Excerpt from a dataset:
— Start —
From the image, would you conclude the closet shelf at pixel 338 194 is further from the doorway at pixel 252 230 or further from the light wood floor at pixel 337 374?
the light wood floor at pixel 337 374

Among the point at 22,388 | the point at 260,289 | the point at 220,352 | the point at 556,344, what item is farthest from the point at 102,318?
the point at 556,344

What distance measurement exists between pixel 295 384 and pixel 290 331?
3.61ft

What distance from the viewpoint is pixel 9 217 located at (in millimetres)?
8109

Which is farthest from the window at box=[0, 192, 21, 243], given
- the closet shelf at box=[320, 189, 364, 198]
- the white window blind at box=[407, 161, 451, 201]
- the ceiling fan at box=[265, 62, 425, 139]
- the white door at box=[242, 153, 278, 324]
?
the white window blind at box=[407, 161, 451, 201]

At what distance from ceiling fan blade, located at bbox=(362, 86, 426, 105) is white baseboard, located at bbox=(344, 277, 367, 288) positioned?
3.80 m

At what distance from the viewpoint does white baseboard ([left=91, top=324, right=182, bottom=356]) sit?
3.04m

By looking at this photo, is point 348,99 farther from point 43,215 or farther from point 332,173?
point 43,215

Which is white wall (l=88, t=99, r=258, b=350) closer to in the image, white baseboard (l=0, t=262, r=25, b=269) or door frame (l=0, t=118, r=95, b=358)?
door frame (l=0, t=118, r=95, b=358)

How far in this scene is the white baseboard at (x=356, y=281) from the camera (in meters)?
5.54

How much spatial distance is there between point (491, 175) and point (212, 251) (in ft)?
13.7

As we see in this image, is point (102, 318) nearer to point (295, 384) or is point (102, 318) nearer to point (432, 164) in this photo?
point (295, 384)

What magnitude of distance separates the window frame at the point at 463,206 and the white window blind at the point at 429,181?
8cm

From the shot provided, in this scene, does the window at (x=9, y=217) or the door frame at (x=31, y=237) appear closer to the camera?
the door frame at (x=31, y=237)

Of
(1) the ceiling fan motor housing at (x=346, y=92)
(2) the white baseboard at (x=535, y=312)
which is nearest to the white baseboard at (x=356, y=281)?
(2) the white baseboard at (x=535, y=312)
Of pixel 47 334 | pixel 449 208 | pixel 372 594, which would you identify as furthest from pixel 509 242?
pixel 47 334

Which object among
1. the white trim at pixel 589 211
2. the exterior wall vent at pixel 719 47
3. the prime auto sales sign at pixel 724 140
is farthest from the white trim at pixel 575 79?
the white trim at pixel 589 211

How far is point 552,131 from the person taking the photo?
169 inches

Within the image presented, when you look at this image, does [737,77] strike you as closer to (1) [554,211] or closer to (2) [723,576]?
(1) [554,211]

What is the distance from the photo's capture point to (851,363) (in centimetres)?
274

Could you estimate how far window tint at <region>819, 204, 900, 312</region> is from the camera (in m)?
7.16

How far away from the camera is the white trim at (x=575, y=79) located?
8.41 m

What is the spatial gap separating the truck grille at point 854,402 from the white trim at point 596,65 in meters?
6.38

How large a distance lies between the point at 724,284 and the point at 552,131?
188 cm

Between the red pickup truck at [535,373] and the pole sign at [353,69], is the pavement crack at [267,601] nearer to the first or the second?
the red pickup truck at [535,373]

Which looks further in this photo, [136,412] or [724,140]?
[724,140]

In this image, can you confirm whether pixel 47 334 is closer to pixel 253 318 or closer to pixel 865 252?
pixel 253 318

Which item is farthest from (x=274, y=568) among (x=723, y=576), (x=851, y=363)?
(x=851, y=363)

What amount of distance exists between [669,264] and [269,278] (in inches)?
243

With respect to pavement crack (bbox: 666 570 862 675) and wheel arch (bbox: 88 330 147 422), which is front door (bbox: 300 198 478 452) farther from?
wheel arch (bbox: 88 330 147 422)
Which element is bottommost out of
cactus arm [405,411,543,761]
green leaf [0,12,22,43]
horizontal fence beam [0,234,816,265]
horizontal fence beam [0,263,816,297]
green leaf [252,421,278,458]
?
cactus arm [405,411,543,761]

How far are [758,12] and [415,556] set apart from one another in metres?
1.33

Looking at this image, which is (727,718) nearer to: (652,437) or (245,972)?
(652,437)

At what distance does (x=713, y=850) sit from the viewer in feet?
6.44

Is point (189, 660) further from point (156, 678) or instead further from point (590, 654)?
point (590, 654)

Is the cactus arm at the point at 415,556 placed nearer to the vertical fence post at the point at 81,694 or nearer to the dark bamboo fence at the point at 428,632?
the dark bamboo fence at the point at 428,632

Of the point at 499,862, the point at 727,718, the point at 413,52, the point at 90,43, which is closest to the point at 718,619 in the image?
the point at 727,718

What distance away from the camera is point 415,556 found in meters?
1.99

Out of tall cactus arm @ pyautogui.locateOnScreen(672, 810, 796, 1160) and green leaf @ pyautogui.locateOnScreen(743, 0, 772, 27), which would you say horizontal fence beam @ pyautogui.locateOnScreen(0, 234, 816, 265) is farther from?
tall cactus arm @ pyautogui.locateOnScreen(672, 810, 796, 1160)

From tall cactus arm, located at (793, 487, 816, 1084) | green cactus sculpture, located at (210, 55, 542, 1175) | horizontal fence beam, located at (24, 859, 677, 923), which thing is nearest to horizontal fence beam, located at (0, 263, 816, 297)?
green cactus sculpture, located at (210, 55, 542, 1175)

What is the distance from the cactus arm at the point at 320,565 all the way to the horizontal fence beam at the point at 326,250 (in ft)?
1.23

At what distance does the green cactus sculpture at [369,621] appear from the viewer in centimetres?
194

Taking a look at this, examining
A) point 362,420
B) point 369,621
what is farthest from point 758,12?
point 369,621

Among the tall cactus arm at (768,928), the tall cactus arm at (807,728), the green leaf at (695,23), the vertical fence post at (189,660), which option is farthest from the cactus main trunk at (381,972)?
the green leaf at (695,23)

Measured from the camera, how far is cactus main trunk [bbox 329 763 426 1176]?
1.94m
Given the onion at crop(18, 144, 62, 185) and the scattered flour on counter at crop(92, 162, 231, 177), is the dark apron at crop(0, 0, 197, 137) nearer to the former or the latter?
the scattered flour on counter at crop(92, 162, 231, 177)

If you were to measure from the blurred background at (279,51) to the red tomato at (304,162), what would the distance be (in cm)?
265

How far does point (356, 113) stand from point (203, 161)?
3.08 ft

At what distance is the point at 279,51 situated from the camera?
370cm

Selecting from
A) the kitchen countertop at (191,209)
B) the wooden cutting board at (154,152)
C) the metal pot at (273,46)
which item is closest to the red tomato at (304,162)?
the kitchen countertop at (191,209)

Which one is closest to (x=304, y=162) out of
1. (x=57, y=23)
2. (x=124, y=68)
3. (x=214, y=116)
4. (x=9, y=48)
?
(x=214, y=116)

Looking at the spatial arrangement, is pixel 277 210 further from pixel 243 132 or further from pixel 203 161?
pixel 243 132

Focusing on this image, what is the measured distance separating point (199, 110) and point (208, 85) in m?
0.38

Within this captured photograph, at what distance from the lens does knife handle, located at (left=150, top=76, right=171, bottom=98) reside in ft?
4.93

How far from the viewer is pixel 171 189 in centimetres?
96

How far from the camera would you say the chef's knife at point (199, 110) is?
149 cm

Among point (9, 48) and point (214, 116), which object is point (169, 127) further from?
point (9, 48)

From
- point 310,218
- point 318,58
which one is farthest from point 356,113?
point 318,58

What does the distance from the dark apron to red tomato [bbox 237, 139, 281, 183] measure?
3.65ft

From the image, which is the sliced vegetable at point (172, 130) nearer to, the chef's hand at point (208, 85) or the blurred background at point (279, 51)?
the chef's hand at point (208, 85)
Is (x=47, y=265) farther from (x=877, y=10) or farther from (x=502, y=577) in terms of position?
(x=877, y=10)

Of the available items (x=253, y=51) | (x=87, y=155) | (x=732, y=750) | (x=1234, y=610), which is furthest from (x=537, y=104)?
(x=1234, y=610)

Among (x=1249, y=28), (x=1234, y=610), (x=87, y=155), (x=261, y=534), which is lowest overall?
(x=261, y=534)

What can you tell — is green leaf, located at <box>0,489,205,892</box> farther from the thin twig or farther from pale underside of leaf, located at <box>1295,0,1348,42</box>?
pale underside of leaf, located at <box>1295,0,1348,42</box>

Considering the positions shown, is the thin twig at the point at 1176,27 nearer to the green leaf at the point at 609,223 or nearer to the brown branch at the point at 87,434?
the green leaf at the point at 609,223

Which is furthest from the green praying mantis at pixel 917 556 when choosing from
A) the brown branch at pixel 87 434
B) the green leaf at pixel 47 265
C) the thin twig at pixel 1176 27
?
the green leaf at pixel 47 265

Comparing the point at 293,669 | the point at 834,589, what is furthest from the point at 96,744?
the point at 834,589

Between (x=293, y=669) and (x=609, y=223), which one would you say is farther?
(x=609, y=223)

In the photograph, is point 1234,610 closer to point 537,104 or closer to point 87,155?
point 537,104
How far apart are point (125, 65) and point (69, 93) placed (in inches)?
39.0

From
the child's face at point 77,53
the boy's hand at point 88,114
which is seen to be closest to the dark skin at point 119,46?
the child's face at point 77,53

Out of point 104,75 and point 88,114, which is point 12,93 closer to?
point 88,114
— End —
What you have to do: Your task is to transcribe the line containing "Which is furthest from the" and every line after it, through the last line of the data, exactly as written and with nothing more.

Output of the task:
Which is furthest from the green praying mantis at pixel 917 556 when choosing from
A) the brown branch at pixel 87 434
B) the green leaf at pixel 47 265
C) the thin twig at pixel 1176 27
?
the green leaf at pixel 47 265

Comparing the point at 293,669 | the point at 834,589, what is furthest from the point at 96,744?
the point at 834,589

Between (x=293, y=669) and (x=609, y=223), which one would you say is farther?
(x=609, y=223)

In the photograph, is point 1234,610 closer to point 537,104 or closer to point 87,155?
point 537,104
How far apart are point (125, 65) and point (69, 93) placed (in inches)?
39.0

From
the child's face at point 77,53
the boy's hand at point 88,114
which is seen to be closest to the dark skin at point 119,46?
the child's face at point 77,53

Out of point 104,75 and point 88,114, which is point 12,93 closer to?
point 88,114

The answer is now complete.